102 | Great Geologists
Marie Tharp
The impetus for the plate tectonics paradigm came in part from the discovery of the spectacular
geomorphology of the ocean floor from the 1940s onwards. At the center of these discoveries was
Marie Tharp, a pioneering oceanographer and geologist, who was largely responsible for generating
the first global map of the ocean floor and noting the rifted nature of mid-ocean ridges.
The geological map of England, Wales and part of Scotland, published by William Smith in 1815,
has been called “the map that changed the world.” But there is a more recent map that can rightly
make the same claim. Marie Tharp, in collaboration with her career-long colleague Bruce Heezen,
created the World Ocean Floor Map published in 1977. For the first time, in bright colour and a three-
dimensional rendition, the true scale of sea-floor topography was clearly illustrated. An inspiration to
scientists and armchair travelers, alike! The map was the product of thirty years of research led by
Tharp and Heezen, including discoveries that would provide critical impetus to the development of the
theory of plate tectonics.
Marie Tharp was born in Ypsilanti, Michigan in 1920. Her father was a soil surveyor for the US
Department of Agriculture and this led her to move around the country, such that she attended 24
different schools before attending college. Going into the field with her father doubtlessly inspired an
interest in maps, although it would take some time before this found an application in her career.
An avid reader, Tharp chose for her first degree a BA in English at Ohio University. Whilst there, she
decided to take a course in geology out of general interest. This led her to review her career options
and in 1944, she embarked on a Master’s degree in geology at the University of Michigan. The
programme was designed to attract women into the sciences by guaranteeing them jobs in the oil and
gas industry.
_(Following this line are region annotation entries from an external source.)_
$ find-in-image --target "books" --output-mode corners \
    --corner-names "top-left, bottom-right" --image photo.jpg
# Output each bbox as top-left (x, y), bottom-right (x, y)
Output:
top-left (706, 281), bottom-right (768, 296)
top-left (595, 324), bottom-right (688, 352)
Thus, the ten students in her class were called the “PG girls” (petroleum geology girls).
After a brief spell as a junior geologist with the US Geological Survey, Tharp went to work for
Standolind Oil and Gas in Tulsa, Oklahoma. Unfortunately, she found the office work unrewarding and
decided to undertake a further degree in mathematics at Tulsa University, graduating in 1948. She
then relocated to New York in search of a new career opportunity.
During the Second World War, the US Navy and its allies had collected a vast amount of bathymetric
data from the world’s oceans from numerous sonar surveys. After the war, this data became available
to the scientific community to study and augment with new data from research cruises. Analysis
of the data was conducted by the Lamont Geological Observatory of Columbia University (now the
Lamont-Doherty Earth Observatory) in New York, led by Maurice Ewing.
Tharp arrived at Columbia in 1948 as a drafting and computational assistant to Ewing’s graduate
students. One of these students, Bruce Heezen, had begun collecting Atlantic ocean-floor data in
1947. Since he was often away at sea, she soon took on the responsibility for collating, organizing and
eventually mapping data that he obtained. The two maintained a professional collaboration until his
death (aboard a submersible, whilst collecting data off Iceland) in 1977.